El Segundo Maestro estaba aún más horrorizado, su corazón inundado de olas de choque. Nunca había sentido tal presión poderosa, ni siquiera del Jefe de su Banda de Bandidos.
—¿Quién? ¿No acaba de decir el Joven Maestro Yang que alguien jugaría con ustedes dos? Parece que no lo oyeron claramente, así que creo que es necesario recordarles las palabras del Joven Maestro Yang .
Al caer las palabras, diez guardaespaldas, incluyendo a He Liancheng, aterrizaron al mismo tiempo.
Al ver a estos guardaespaldas, tanto el Segundo Maestro como Wang Dachui palidecieron de miedo.
—Séptima Capa del Reino Marcial Espiritual, todos ellos.
—No, ¡ese al frente… Octavo Nivel del Reino Marcial Espiritual? ¡O más! —El Segundo Maestro estaba aterrorizado y dio un paso hacia atrás.
Sin mencionar a He Liancheng, incluso los nueve guardaespaldas en la Séptima Capa del Reino Marcial Espiritual no eran oponentes que pudieran manejar.
Yang Chen habló lentamente:
—Segundo Maestro, Wang Dachui, anciano Wang… ¿Qué tal si les permiten acompañarlos a ustedes dos?
—Yang Chen, todo esto es un malentendido, ¡un malentendido! —la expresión de Wang Dachui cambió instantáneamente, y dijo rápidamente.
—¿Malentendido? No, ¡no veo ningún malentendido! —dijo Yang Chen—. Comandante He, puedes empezar ahora.
El Comandante He bostezó:
—Dos pequeños en el Quinto Nivel del Reino Marcial Espiritual, me ocuparé de ellos, los subordinados pueden ser dejados a ustedes.
—Oye, comandante, no acapares toda la acción, ¿por qué no te ocupas de los subordinados y dejas los dos para nosotros?
Los guardaespaldas expresaron su insatisfacción.
He Liancheng dijo con irritación:
—Bien, lo haremos a tu manera. Capturaremos vivos a los dos y dejaremos su destino en manos del Joven Maestro Yang. Yo, como comandante, me ocuparé de los subordinados.
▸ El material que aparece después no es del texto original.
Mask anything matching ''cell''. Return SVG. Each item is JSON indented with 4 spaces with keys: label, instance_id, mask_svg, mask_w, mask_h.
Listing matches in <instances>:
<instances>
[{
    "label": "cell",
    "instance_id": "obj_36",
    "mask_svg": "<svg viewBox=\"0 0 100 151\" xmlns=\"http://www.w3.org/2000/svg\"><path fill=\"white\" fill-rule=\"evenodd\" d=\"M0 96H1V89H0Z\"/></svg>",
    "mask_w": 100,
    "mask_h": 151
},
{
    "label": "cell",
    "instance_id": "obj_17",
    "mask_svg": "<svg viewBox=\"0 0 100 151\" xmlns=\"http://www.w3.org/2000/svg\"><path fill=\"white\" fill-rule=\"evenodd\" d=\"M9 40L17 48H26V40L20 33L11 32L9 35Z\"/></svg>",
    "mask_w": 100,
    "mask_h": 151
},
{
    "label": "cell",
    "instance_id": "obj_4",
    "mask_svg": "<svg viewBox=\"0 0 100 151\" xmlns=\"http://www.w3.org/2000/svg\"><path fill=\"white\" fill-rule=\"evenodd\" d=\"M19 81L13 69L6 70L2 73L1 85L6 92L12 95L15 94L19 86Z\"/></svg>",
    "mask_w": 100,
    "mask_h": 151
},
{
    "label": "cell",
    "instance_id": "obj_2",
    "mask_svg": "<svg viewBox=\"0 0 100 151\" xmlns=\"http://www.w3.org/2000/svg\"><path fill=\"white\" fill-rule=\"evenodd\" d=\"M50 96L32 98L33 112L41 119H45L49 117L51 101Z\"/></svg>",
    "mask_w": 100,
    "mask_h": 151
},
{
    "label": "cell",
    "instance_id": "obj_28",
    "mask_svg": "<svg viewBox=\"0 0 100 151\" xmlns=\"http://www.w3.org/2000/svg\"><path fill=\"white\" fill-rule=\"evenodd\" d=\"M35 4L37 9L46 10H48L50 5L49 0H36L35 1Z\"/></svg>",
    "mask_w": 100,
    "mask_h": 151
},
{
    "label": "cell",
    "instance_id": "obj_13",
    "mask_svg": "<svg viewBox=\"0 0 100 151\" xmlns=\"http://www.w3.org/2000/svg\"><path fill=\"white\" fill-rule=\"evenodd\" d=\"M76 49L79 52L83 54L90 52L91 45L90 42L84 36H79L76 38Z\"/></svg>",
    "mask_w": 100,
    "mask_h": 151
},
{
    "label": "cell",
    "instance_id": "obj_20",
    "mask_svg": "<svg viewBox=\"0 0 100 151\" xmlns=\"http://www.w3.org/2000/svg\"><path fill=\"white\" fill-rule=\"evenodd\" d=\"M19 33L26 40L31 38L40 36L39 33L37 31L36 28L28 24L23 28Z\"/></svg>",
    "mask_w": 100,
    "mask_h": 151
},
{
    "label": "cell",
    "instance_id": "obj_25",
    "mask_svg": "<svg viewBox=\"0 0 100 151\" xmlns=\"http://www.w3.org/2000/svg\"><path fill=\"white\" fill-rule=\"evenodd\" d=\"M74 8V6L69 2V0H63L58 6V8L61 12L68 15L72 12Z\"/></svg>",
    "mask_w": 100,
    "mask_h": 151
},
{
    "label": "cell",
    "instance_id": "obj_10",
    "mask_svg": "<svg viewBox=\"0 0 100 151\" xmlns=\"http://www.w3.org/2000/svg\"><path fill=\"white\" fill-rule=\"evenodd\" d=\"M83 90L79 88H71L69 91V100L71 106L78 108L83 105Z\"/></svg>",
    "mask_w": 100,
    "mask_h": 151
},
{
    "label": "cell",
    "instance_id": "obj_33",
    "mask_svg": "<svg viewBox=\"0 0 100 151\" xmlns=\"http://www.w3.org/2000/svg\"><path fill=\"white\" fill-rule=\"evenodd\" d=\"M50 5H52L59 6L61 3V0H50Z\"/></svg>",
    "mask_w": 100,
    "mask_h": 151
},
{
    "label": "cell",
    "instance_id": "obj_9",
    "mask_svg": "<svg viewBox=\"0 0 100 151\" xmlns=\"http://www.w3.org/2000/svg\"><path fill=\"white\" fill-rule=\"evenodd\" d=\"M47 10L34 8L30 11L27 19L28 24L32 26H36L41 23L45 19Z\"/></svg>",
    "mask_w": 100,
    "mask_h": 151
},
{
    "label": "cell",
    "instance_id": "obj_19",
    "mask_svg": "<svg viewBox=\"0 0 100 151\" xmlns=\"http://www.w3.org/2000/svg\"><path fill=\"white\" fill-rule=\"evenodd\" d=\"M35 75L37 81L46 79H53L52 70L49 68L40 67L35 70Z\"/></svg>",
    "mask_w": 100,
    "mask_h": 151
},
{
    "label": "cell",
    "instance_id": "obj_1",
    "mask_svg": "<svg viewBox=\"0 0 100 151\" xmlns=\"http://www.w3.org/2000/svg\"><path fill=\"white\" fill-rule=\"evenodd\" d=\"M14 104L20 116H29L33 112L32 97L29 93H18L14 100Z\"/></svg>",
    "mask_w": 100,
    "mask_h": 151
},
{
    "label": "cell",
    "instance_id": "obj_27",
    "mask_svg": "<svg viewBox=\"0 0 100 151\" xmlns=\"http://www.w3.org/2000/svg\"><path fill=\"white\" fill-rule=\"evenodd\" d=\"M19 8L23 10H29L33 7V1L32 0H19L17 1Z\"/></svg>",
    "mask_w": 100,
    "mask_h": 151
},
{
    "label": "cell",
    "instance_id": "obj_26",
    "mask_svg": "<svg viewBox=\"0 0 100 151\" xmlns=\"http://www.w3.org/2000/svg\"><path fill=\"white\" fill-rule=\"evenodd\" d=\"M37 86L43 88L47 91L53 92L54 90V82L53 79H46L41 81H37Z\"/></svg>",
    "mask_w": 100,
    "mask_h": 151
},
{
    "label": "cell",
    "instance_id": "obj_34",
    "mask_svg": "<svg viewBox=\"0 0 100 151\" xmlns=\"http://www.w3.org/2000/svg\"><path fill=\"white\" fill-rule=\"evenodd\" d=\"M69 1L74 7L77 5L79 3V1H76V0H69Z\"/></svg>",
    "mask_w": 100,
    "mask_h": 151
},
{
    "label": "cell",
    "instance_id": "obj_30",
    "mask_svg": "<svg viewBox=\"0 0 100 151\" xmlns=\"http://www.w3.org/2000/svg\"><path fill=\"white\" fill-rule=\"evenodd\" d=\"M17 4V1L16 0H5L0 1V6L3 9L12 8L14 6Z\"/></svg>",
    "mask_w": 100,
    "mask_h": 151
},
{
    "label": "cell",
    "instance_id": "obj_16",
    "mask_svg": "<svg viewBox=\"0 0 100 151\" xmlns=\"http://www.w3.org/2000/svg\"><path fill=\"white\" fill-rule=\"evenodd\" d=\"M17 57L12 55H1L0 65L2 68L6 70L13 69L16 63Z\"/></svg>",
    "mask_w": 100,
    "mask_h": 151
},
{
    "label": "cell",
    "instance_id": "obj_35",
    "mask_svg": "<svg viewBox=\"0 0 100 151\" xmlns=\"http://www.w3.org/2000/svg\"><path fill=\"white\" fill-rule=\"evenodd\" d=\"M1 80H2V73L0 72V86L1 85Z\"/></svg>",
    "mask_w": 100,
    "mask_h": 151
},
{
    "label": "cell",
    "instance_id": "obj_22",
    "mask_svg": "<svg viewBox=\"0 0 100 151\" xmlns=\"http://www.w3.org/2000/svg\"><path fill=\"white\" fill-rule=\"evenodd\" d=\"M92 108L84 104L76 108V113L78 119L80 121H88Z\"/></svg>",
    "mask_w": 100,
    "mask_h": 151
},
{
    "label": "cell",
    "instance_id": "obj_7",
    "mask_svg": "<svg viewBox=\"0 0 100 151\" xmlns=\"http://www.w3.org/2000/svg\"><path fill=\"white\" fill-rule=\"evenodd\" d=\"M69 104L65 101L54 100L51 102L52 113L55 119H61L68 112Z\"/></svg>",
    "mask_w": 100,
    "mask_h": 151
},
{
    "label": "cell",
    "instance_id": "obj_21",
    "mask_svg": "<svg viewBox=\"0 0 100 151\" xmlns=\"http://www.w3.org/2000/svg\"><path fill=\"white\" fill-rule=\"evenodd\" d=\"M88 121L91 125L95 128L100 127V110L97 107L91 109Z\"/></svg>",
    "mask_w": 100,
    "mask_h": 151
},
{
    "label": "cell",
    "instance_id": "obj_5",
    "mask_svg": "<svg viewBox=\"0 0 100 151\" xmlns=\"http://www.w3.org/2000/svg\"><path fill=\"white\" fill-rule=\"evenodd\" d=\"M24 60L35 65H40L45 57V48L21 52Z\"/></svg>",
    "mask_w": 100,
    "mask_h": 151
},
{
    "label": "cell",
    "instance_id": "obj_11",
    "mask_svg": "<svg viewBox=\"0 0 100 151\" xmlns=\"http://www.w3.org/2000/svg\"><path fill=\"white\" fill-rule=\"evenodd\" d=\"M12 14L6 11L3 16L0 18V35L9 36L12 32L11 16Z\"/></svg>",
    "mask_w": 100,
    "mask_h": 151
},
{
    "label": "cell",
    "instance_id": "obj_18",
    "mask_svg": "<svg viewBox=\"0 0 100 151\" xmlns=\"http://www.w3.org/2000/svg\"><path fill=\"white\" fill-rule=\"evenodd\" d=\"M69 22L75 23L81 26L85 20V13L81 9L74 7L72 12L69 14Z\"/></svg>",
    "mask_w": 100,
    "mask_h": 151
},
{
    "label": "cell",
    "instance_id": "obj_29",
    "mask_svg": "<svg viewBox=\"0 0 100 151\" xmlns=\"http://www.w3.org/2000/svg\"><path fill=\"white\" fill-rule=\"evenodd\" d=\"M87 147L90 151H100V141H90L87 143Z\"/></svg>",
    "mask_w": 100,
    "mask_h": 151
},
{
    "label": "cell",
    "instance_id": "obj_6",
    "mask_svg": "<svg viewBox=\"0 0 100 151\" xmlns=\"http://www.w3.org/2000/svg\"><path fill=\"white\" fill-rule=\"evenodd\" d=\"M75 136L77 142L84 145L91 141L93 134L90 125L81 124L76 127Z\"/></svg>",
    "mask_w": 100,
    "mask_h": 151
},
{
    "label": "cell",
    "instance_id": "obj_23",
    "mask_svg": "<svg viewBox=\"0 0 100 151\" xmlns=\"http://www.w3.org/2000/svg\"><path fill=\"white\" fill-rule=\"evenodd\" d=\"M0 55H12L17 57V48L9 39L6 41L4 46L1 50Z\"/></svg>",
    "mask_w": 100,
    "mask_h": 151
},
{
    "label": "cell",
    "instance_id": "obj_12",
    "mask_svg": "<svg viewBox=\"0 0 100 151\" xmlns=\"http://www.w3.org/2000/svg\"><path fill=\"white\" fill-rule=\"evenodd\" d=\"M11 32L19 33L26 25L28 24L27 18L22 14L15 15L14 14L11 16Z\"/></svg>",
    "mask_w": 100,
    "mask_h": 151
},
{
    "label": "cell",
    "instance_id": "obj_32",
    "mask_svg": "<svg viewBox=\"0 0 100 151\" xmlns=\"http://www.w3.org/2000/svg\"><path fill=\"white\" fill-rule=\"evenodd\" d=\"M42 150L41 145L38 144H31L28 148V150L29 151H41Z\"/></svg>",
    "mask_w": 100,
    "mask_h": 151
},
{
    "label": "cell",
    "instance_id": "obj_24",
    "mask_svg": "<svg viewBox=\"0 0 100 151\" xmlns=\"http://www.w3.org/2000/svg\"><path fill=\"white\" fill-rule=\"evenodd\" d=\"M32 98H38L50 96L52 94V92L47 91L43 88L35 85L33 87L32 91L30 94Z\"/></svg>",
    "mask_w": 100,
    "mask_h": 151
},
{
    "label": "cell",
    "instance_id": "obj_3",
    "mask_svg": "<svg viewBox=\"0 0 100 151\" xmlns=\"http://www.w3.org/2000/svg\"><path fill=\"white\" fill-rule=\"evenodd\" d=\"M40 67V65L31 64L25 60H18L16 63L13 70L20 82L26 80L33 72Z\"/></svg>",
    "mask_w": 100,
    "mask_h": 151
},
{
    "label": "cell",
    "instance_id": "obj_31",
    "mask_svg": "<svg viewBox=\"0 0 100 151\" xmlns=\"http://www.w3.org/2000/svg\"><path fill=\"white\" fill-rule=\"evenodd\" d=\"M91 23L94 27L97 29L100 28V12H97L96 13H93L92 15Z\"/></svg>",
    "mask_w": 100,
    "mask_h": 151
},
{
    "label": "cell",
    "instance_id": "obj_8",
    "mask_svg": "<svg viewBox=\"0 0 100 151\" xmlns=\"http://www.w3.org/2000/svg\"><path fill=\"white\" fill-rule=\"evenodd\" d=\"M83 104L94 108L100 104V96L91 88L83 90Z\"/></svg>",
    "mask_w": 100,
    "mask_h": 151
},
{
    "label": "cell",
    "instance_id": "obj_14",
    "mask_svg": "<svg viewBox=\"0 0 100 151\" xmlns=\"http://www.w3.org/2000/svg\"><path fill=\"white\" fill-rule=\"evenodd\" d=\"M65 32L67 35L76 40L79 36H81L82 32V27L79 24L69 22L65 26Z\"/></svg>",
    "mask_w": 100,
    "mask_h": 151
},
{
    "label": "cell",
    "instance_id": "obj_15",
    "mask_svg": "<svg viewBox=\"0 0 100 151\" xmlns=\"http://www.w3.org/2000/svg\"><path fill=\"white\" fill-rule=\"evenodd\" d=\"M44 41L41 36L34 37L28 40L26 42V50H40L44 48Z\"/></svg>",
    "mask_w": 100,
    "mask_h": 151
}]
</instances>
Con sus roles claramente definidos, actuaron de manera instantánea.
En un abrir y cerrar de ojos, una situación catastrófica descendió, dejando desesperación en los rostros de los bandidos.
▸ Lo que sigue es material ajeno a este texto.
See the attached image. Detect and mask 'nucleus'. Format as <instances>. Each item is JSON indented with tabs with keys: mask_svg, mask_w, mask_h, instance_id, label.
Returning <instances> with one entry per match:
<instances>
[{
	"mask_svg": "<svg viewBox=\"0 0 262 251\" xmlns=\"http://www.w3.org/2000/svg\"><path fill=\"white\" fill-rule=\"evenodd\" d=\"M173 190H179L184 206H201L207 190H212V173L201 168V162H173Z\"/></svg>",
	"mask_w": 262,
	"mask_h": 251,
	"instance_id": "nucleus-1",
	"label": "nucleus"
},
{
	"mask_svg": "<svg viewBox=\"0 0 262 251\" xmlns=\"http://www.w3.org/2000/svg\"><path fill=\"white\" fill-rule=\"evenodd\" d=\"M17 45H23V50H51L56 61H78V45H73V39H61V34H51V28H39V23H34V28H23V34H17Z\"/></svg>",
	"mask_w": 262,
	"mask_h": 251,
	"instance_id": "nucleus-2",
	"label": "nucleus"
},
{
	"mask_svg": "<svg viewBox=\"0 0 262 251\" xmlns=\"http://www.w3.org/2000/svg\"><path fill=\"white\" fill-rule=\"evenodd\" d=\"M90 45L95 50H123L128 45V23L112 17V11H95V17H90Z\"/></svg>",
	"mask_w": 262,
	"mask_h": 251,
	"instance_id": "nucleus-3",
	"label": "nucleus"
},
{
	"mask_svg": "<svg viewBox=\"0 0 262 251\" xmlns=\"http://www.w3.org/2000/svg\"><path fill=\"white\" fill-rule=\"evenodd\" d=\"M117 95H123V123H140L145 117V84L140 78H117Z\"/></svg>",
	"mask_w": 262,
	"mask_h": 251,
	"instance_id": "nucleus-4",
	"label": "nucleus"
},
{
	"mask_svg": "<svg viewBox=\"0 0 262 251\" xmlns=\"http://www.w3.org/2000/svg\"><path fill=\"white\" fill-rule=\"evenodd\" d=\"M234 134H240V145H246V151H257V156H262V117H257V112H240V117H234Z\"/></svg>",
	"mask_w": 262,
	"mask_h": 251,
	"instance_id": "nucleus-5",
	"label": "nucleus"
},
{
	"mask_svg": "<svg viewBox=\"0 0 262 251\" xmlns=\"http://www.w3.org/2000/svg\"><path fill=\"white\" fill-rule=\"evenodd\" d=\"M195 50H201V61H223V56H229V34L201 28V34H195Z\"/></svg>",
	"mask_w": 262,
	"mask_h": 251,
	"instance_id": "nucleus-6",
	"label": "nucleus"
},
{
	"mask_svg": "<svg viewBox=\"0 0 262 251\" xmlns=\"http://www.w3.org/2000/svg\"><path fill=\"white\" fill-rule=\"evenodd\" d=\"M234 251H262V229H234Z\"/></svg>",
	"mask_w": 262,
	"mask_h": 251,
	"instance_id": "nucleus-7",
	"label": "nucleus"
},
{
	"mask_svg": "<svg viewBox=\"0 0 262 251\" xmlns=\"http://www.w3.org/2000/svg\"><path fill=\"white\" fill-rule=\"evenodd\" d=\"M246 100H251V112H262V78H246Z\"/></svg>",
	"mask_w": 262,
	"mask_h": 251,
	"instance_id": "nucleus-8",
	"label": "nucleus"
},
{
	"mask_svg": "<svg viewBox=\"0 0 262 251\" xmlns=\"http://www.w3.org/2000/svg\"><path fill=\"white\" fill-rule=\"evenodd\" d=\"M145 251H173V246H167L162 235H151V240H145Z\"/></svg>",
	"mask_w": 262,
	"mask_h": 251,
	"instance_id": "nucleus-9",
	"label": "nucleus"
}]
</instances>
¡Diez hombres, como diez dioses celestiales que aparecieron de una vez!
He Liancheng se ocupó personalmente de los subordinados bandidos, y naturalmente, ninguno sería perdonado. Con un movimiento de su mano, cientos de bandidos fueron inmediatamente aniquilados solo por He Liancheng.
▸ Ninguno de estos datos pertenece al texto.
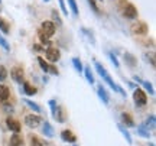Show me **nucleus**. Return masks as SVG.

Solo Wang Dachui y el Segundo Maestro lucharon un poco, pero enfrentando a nueve guardaespaldas en la Séptima Capa del Reino Marcial Espiritual, su resistencia fue como lanzar un huevo contra una roca. Lucharon solo por un breve momento antes de ser sometidos por los guardaespaldas, sus rostros llenos de miedo.
Al ver esta escena, Zhang Yingeruo apenas podía creer sus propios ojos y se los frotó. ¿Fue todo lo que sucedió real?
El infame Segundo Maestro y Wang Dachui, quienes habían matado al ancestro de su familia, habían sido sometidos como ratas, ¿no es así?